*What to produce*
Every line from the one holding "A John Heskett" through the one holding "Teleworking in a Revenue Agency" in the data below must be returned exactly, both ends included, with pictures left out and nothing else added.

*Input material*
^^^^^^^^^^^^^^^^

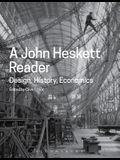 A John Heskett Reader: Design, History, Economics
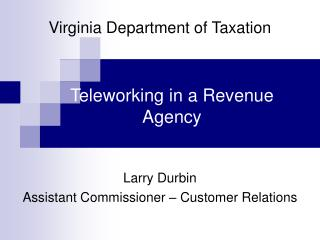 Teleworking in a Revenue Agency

^^^^^^^^^^^^^^^^

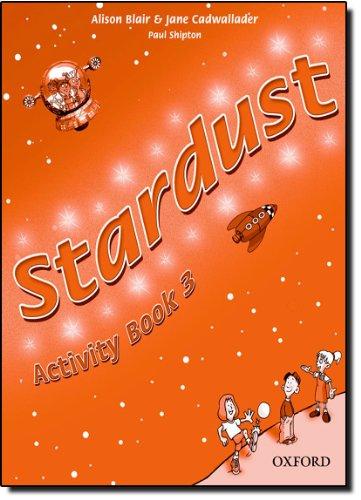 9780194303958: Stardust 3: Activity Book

^^^^^^^^^^^^^^^^

*Finished exercise*
 A John Heskett Reader: Design, History, Economics
 Teleworking in a Revenue Agency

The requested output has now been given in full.